In the midst of the COVID-19 pandemic an expected level of fear has hit globally. Here in the Bahamas people have been stocking up on medications, especially vitamin C, hand sanitisers and cleaning supplies in order to shield themselves from contracting the virus. While the nation takes the necessary health and hygiene precautions to defend itself from COVID-19, a local Anglican priest urges the nation to be prayerful and to put into practice faith over fear during this time.

The Rev DeAngelo Bowe, pictured, rector of Holy Spirit Anglican Church, in his sermon on March 15, urged his parishioners that while protecting themselves from COVID-19, they must hold fast to their faith and not replace it with fear. He asked the church-goers the question: Fear or faith, which one will you allow to be the dominant figure in your life?

“I have always been a firm believer that as a man who believes in God, faith is what I turn to. In moments of crisis, in moments of disaster, I turn to my faith,” said Father Bowe.

While faith is a vital component in the Christian’s life, especially now, Father Bowe pointed out that “faith without works is dead.”

“It is God who has given man the knowledge; it is God who has given man the ability to find cures and vaccinations. All things come from God. But faith without works is dead. So, why are we in the midst of fear when we have already been instructed by the physicians, who God has inspired, and who have told us what to do,” he said.

In practicing faith, Father Bowe said,one must adhere to the health and hygiene guidelines outlined to prevent the transmission of the virus, such as the proper washing of hands.

“In the midst of this new thing, it is time for us to pray, to go to God in prayer and ask Him to keep us both outwardly in our bodies and inwardly in our souls as we practice proper hygiene,” he said.
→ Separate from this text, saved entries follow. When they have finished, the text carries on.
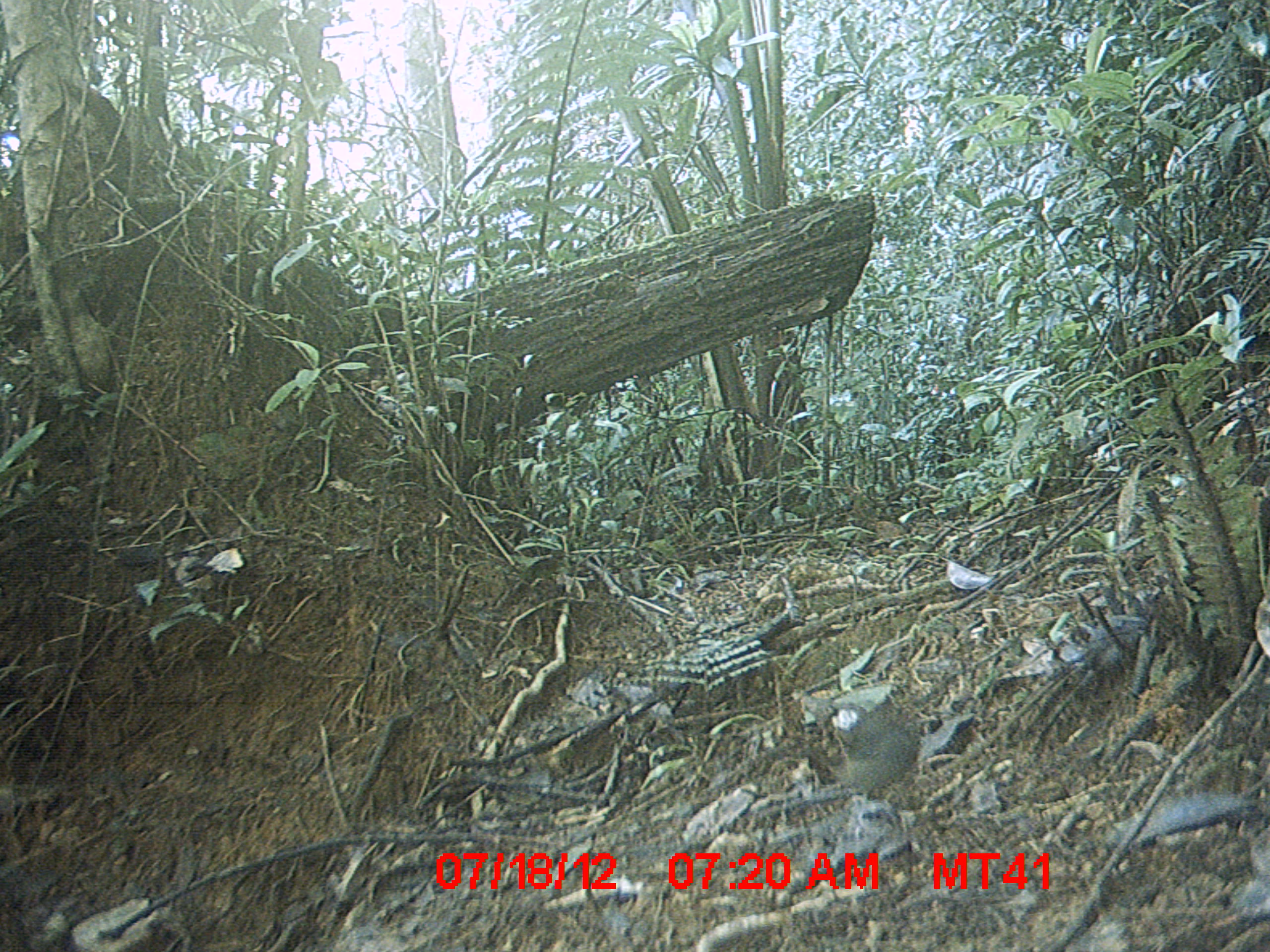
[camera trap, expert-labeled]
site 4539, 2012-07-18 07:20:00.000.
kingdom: Animalia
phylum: Chordata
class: Aves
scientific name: Aves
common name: bird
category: unknown bird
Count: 1.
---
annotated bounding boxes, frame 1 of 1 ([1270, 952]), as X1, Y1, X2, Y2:
unknown bird: 789, 687, 923, 804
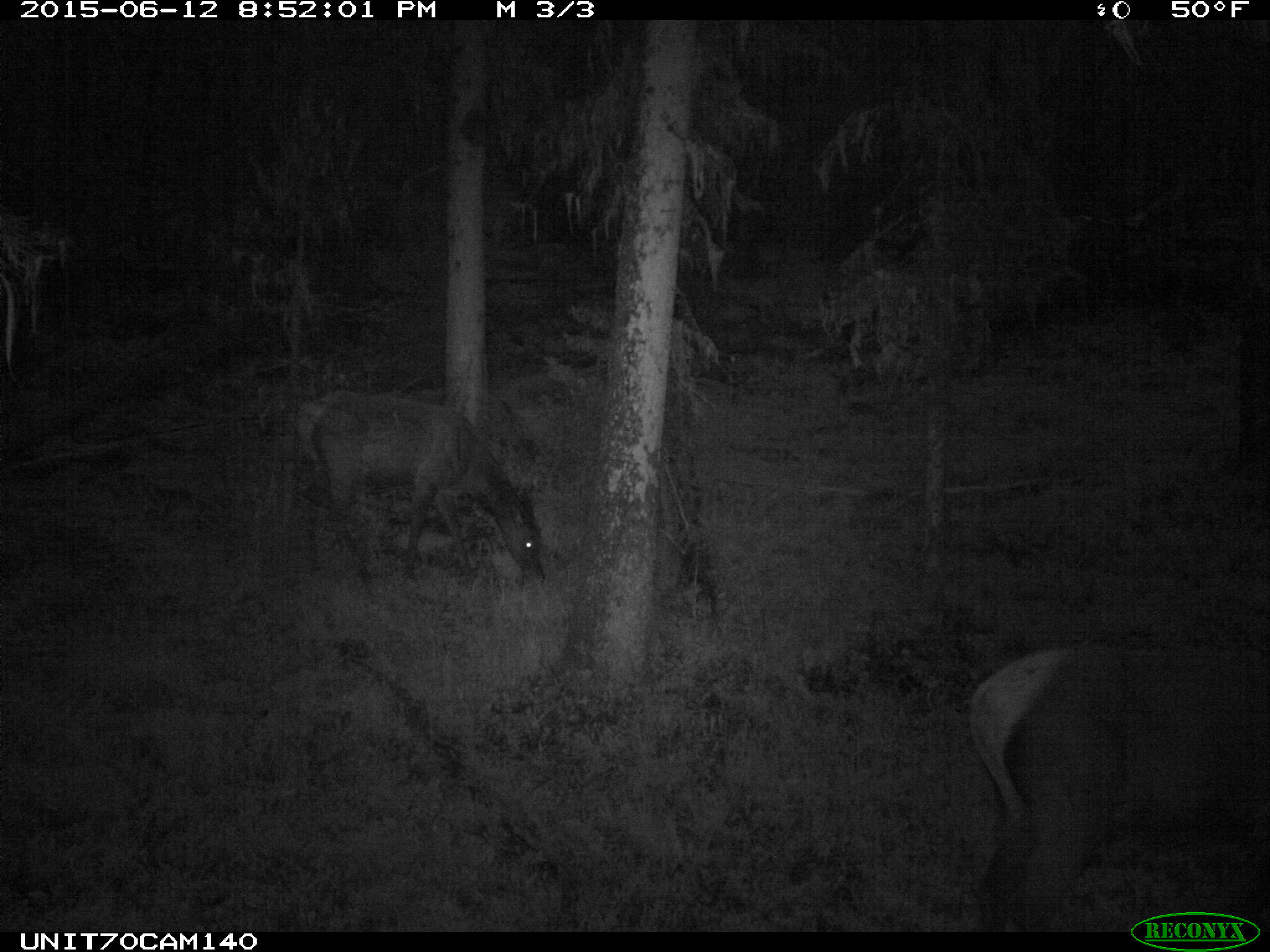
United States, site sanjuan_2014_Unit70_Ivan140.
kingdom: Animalia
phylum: Chordata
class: Mammalia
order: Artiodactyla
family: Cervidae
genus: Cervus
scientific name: Cervus elaphus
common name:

Anglican churches in the Bahamas and the Turks and Caicos Islands have temporarily suspended church services, Bible studies and meetings for a period of two weeks, starting from Thursday, March 19, in order to comply with social distancing. This was noted in a pastoral letter from the Bishop of the Anglican Diocese of the Bahamas and The Turks and Caicos Islands, the Rev Laish Boyd. The matter will be evaluated before moving forward, he said,

In the letter, Bishop Boyd also said that the coronavirus is “upsetting and frightening, but scripture challenges us to ‘fear not.’”

“This does not mean that we must not or will not be afraid, because fear is a normal human reaction; it is an unpleasant emotion caused by danger or threat. ‘Fear not’ means that we must not be overcome by panic, hysteria and the loss of control. Why? Because God has given us cognition, learning and wisdom to moderate and subject fear, and that is what we must employ in this challenge,” said Bishop Boyd.

As the nation comes to grips with the reality of the coronavirus pandemic, it is adopting the principles of faith versus fear that will sustain us.